(Items listed in a dataset)
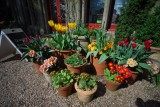 Pots of many colours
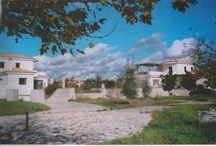 Βίλλα Θεοκλήτη / Συγκρότημα ενοικιαζομένων οικιών στην περιοχή της Κουρούτας στην Αμαλιάδα
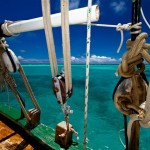 Grenadines - Tobago Cays (1)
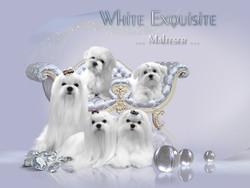 white-brilliance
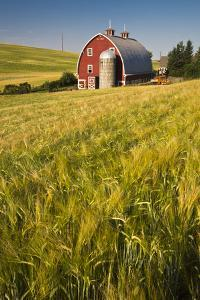 USA, Washington State, Red Barn in Field of Harvest Wheat by Terry Eggers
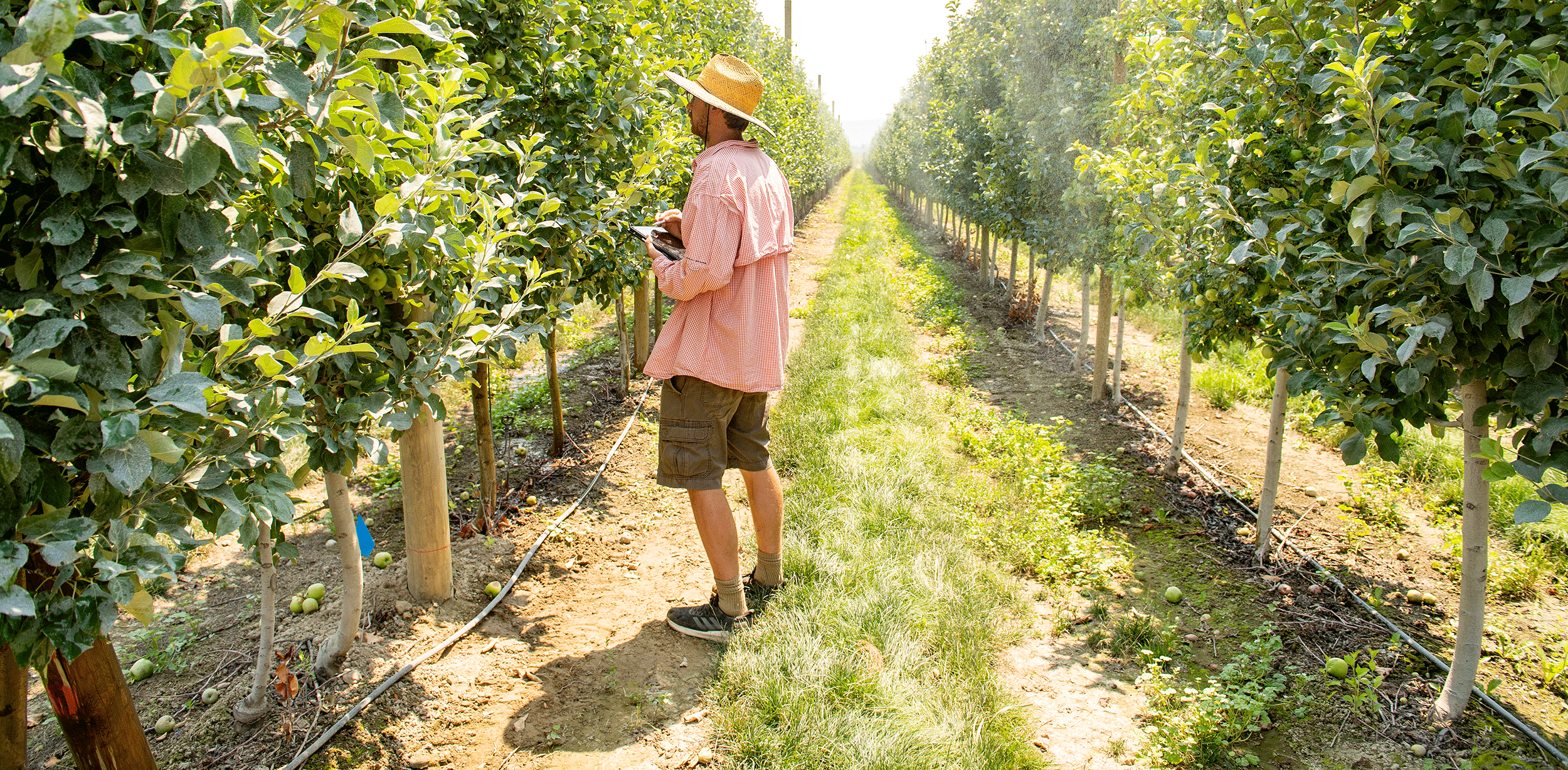 A worker inspecting produce in an orchard using a tablet.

## YOUR ASSIGNMENT
Give back the records above exactly. Pictures stay out.

## RESPONSE TO THIS EXERCISE
 Pots of many colours
 Βίλλα Θεοκλήτη / Συγκρότημα ενοικιαζομένων οικιών στην περιοχή της Κουρούτας στην Αμαλιάδα
 Grenadines - Tobago Cays (1)
 white-brilliance
 USA, Washington State, Red Barn in Field of Harvest Wheat by Terry Eggers
 A worker inspecting produce in an orchard using a tablet.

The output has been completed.